There’s an endless array of hotels nearby to suit all budgets. Crow Park Hotel is best for views of Derwent Water whilst the Royal Oak and Keswick Park Hotel are the most centrally located. Keswick is not on the rail network, which is one of the reasons it doesn’t see as many visitors as Windermere; however, access by bus is very easy. Buses run from all over Cumbria, with frequent services to Penrith train station.

Clitheroe & The Forest of Bowland

Another of the North England’s hidden gems is the Forest of Bowland which covers a large area of Lancashire and a small part of North Yorkshire. Often described as one of England’s last areas of wilderness, the forest has been left undeveloped and nature allowed to rule.

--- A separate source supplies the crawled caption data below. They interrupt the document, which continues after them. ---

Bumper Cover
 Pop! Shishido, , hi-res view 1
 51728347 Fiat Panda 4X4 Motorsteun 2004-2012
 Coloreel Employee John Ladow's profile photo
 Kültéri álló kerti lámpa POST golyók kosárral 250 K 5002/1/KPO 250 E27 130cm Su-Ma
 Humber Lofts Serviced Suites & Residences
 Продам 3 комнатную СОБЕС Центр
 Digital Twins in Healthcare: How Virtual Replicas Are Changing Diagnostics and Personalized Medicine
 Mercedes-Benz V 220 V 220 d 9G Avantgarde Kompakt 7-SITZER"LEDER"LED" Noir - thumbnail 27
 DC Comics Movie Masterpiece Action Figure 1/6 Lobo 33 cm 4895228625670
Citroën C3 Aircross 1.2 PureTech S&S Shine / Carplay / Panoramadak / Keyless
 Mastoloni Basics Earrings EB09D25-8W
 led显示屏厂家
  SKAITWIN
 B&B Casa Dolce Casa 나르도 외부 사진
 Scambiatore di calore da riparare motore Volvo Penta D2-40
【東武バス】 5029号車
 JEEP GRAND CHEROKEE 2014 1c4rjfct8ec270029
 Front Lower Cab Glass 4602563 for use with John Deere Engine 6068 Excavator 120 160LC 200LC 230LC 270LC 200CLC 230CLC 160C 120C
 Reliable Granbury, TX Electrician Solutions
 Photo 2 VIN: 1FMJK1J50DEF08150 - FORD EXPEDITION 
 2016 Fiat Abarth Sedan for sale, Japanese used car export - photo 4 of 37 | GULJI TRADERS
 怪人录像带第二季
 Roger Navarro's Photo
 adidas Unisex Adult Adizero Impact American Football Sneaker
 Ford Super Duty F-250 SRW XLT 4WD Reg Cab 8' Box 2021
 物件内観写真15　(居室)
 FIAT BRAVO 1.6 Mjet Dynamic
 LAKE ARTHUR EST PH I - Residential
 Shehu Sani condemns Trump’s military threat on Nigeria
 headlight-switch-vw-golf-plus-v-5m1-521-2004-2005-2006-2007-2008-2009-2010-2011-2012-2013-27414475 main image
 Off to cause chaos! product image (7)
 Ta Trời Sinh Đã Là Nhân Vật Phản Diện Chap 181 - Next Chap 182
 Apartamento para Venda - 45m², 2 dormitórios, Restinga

The small town of Clitheroe is a handy place to base yourself to explore the forest. The name Clitheroe, which understandably is the butt of many jokes, actually comes from the Anglo Saxon word Clyderhowe, meaning a ‘rocky hill’. So if anyone sniggers when you tell them you’re going to Clitheroe, you can rebuke them with knowledge.

The town has plenty of amenities, including some top restaurants. Dilraj is one of my favorite Indian restaurants of all time. The choice of hotels is excellent too. Upscale boutique 1823 Spinning Block is the top recommendation and offers surprisingly good value.

For a traditional English coaching inn experience, book a room at the Swan and Royal. It’s worth booking your Clitheroe hotel well in advance as rooms do sell out quickly here.

The Forest of Bowland is all about exploration, so get out into the hills and valleys and discover the beauty for yourself. Hike, bike or drive – however you decide to explore, you won’t be disappointed. Make time to stop in Slaidburn, a picturesque, grey stone village in the heart of the forest.

Despite the region’s remoteness, trains run hourly between Clitheroe and Rochdale via Manchester. The forest is also served by local bus services which connect Clitheroe with Slaidburn and Settle in the Yorkshire Dales.

Planning your Adventure to the North West of England

Many travelers try to see as much of the UK as possible in one visit, and that almost always involves passing through the North of England. A great itinerary is to do a circular trip from London, journeying up the east coast and going back down the west coast.

This is a great way to see the country, and allows you to combine your England visit with a trip to Glasgow or further afield. If you do this, make sure to spend some time in Edinburgh, and when you do, check out our suggestions for a day in Scotland’s capital. This way, you’ll also get to experience the best of the North West and the North East of England.